Poor data quality costs companies dearly. Katie Horvath, CEO of Naveego, a provider of data accuracy solutions, referenced a recent IBM survey of Fortune 1000 companies. The survey concluded that it took $10/record to fix data, but cost organizations up to $100/record for missed or errant decision making that was based on poor data. “Organizations don’t understand how big the data health problem is,” said Horvath.
Too many organizations ingest huge volumes of data without cleaning it, and then get garbage out from the garbage they put in (i.e., GIGO). The proliferation of new types of unstructured data adds fuel to the fire. This quandary can be avoided by developing a data quality plan and methodology.
Data retention should be addressed or revisited, not only for transactional data but for the volumes of unstructured data that come from the internet, the IoT, and other data sources. Which data stays—and which should be jettisoned or moved to cold storage because it is never or seldom accessed—should be addressed in corporate information policies.
The remaining data should be cleaned and error-corrected as soon as it comes in. Tools that can be used to identify and fix broken, incomplete or inconsistent data are often packaged in ETL (extract-transform-load) software that you can buy off the shelf.
“Data cleaning is a major focus for many companies,” said Horvath. “In the oil and gas industry, we see companies cleaning their data on their wells so the data can be normalized for use in a central database that is used for decision making.
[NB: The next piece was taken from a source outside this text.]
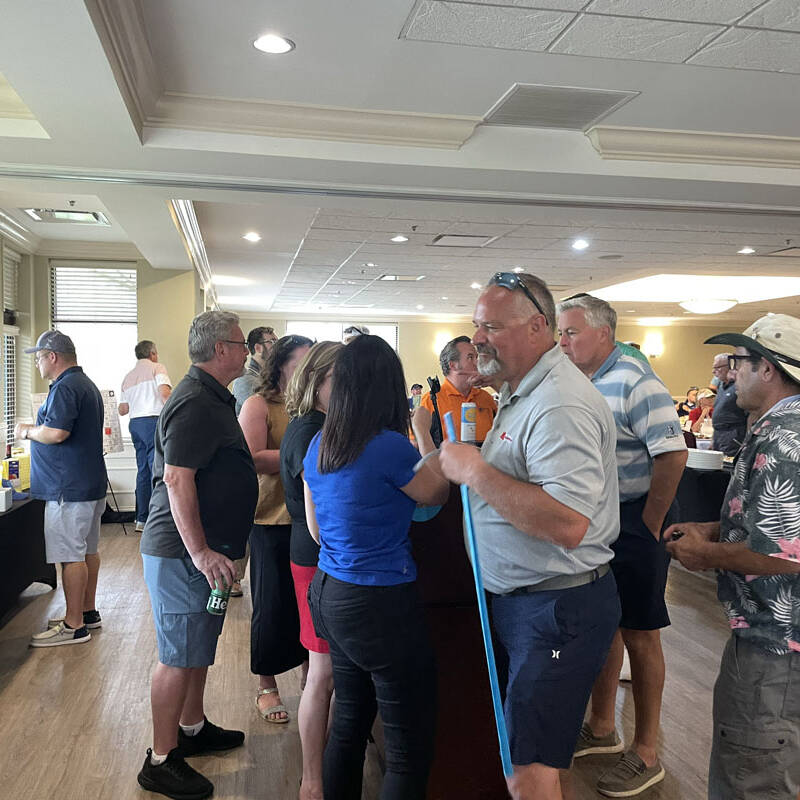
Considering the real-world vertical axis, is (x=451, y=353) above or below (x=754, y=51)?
below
What they want to do is to maintain data quality and achieve a single ‘golden record’ of data that appears consistently across their organization—and eliminate the cost of erroneous decision making that was based on poor data.”
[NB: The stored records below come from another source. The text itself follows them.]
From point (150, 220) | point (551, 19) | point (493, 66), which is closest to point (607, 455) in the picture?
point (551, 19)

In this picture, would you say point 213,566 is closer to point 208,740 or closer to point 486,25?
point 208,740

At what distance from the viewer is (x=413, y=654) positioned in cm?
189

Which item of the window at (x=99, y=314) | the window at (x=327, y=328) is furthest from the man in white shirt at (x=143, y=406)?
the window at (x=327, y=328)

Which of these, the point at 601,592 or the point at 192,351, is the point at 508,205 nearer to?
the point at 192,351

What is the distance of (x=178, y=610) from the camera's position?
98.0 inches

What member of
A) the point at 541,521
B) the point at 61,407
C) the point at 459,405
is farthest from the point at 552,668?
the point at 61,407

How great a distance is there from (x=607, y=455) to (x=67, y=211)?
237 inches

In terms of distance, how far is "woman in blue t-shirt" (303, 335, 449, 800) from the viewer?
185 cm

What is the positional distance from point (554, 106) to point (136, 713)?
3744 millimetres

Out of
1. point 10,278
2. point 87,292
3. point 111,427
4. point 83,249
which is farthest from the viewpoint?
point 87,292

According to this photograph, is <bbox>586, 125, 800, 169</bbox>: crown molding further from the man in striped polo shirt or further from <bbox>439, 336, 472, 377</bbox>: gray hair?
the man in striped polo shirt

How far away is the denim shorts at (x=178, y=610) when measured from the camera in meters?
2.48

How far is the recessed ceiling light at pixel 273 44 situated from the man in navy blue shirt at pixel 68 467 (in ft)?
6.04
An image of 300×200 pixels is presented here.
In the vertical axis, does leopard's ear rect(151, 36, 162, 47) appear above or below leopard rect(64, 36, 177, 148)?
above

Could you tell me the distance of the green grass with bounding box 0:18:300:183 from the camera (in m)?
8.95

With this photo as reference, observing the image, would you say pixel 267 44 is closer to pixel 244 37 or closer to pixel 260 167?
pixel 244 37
Collaborative data science and IT teams
A Gartner survey conducted in late 2017 reported that “half of CDOs (chief data officers) now report directly to a top business leader such as the CEO, COO, CFO, president/owner or board/shareholders. By 2021, the office of the CDO will be seen as a mission-critical function comparable to IT, business operations, HR and finance in 75 percent of large enterprises.”
This is good news as companies march onward in their data digitization efforts.
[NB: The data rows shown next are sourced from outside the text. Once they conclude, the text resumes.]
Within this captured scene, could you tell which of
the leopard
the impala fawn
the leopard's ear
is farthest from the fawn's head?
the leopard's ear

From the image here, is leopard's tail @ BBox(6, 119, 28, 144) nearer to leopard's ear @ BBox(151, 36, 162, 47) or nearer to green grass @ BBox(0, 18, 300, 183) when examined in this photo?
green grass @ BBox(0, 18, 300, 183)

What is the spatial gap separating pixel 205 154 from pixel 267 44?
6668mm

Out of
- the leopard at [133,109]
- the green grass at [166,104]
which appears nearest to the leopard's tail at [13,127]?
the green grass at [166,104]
However, it’s not great news if data science and IT functions operate in separate silos— because a majority of unstructured “big data” will need to be navigated by the same constructs that manage transactional data. Because of this, companies risk losing out on their “insight return” from data unless they are able to perform analytics on a mix of transactional and non-transactional data coming in from a diversity of systems and sources. For this to happen, corporate IT (in charge of transactional data) and data science (in charge of unstructured digitized data) must work together.
Nick Elprin, CEO and Co-Founder ofdata science platform providerDomino Data Lab, explained this need for collaboration in an article on KDnuggets.
A major insurance company had dozens of scientists working in uncoordinated ways on the same business problems — leading to lost investment and missed opportunities,” said Elprin. “There’s a difference between having a collection of individuals who create models, and having a dynamic team capable of leveraging its collective knowledge, skills and past work to collaboratively build better and better models with faster time to value.
The takeaway for CIOs and IT decision makers is that data science and IT groups, along with end users, have to work closely together to get the best out of all of data. “Having data scientists all on a separate team makes it nearly impossible for their work to be appropriately integrated with the rest of the company,” wrote Rachel Thomas, founder of fast.ai, an artificial intelligence firm. “Vertical product teams need to know what is possible and how to best utilize data science.”